Naquele monótono Bairro da Fábrica da então Cia. Melhoramentos de Papel de Caieiras onde o verde da mata era cinza por causa da poluição do pó de cimento vindo do Bairro de Perus foi onde num sábado à tarde com o sol já além do seu zênite estive no armazém de lá, isso, no início da década de cinqüenta do século passado. Vislumbrei em seus postos por detrás do balcão os caixeiros Nestor Lisa, Lázaro Roque, o Kike, o Perim e o Seo Elpídio. Garoto gago e tímido evitava ser atendido pelo Nestor Lisa e pelo Seo Elpídio porque suas impaciências eram indisfarçáveis, principalmente aos sábados pelo final do expediente. O perfume do sabonete “Lever” pelo ar daquele recinto e o frescor da pele das mocinhas presentes para suas compras revelava que elas já haviam tomado seu banho de bacia, pois, os sábados eram especiais e reservados para isso e mesmo únicos.
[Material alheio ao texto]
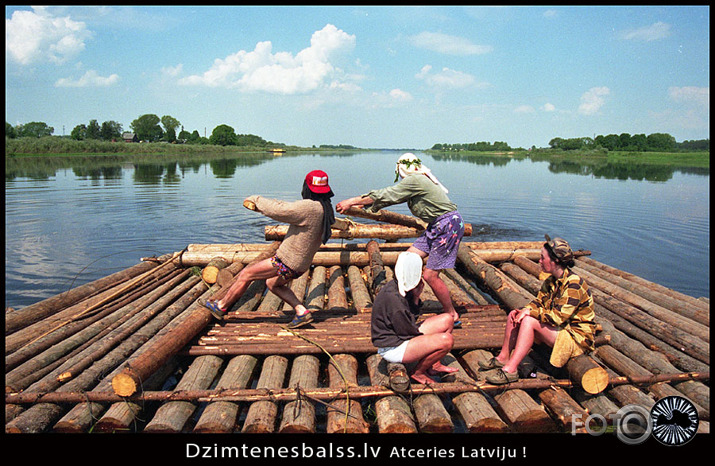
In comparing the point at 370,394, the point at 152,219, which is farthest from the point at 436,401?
the point at 152,219

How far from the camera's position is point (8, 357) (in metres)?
5.29

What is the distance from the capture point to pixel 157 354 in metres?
4.81

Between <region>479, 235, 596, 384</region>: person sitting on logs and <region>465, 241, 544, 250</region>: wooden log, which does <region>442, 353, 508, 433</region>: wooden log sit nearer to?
<region>479, 235, 596, 384</region>: person sitting on logs

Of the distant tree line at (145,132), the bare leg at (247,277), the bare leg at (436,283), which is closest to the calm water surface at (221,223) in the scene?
the bare leg at (247,277)

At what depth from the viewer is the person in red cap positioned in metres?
5.71

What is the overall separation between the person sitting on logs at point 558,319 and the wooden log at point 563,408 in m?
0.31

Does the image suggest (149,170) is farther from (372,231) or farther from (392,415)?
(392,415)

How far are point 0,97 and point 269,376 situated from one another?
13.4 feet

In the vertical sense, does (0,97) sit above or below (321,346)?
above

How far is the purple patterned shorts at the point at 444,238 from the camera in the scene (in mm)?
5988

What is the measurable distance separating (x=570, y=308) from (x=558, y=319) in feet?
0.58

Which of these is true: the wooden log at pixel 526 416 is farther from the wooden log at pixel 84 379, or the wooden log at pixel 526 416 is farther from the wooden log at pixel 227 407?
the wooden log at pixel 84 379

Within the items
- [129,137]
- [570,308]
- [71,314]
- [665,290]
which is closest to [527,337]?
[570,308]
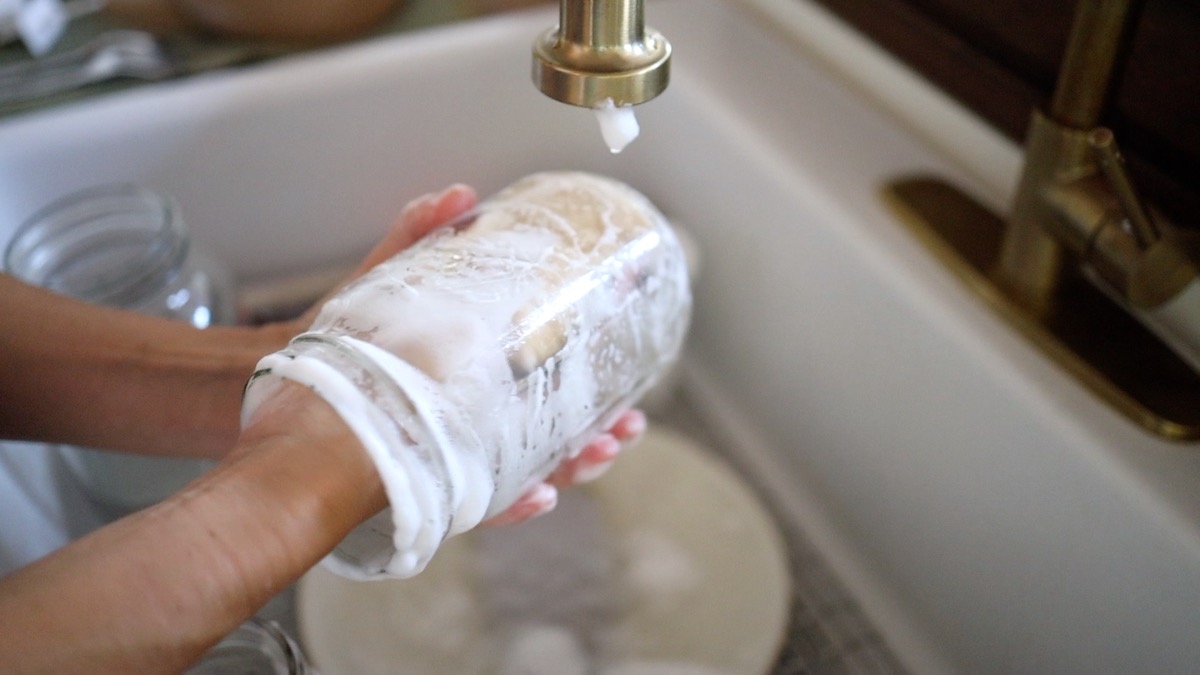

No bar do armazém, era costume o primeiro gole de pinga ser derramado no balcão e a escorrer até o chão e ele era para o santo. Muitos tinham esse mesmo costume e não soube se o santo sempre era o mesmo ou se aquele cevar era para mais de um.

Um cachorro levantou uma pata traseira e umedeceu um pedaço do balcão de madeira com seu líquido quente. Aquele movimento da pata e a contorção do corpo desviavam a mira daquele esguicho canino, que, sempre fica apontado para o queixo do animal, coitado, foi um descuido da natureza nessa criação. No conluio amoroso entre dois deles, as mocinhas banhadas de sábado, sempre “distraídas” nessas ocasiões, pois, ficar olhando para aquela cena de amor em apelos pelo esfrega esfrega pelos não era nada recomendável. Uma vez, brincalhões como eram, dois cachorros começaram a brincar de trenzinho e um se engatou no outro diante dos fregueses do armazém e não conseguia mais se desengatar, coisa que, as senhoras e as mocinhas “não percebiam” nada. A reação dos caixeiros contra os cães engatados foi violenta: “PASSA! PASSA! FORA! SAI! SAI!” Ás escondido do Sr. Genésio que era o chefe, as batatadas nos cachorros adeptos ao amor livre foram certeiras. Aguardando para ser atendido e fazer as compras que minha mãe queria, ouvi uma conversa entre o caixeiro Perim e a filha do Sr. Faltin que me surpreendeu e foi assim: “Tem bolacha pra gato?” – Não, respondeu o Perim, só temos bolachas Maizena e Maria. A filha do Sr. Faltin de pronto confirmou “é essa mesma, bolacha Maria, bolacha pra gato, quero um quilo”. Eu, depois de pagar minhas compras no caixa onde caixa ficava a Beatriz Silveira responsável pelas cobranças das compras saí do armazém meio alterado assim; Au, au, miau, miau, miau. Gozado, só naquele dia fiquei sabendo que além do Gato (Renato Molinari), saudoso, lá naquele bairro todos nós comíamos bolacha de gato, de maisena e de marca Maria. Depois desse fato, evitei me encontrar com a filha do Sr. Faltin pelo receio que ela pudesse saber da minha aberração por comer alimentos de animais. Também, sempre me olhava no espelho com medo de ser surpreendido com o surgimento de pelos felinos.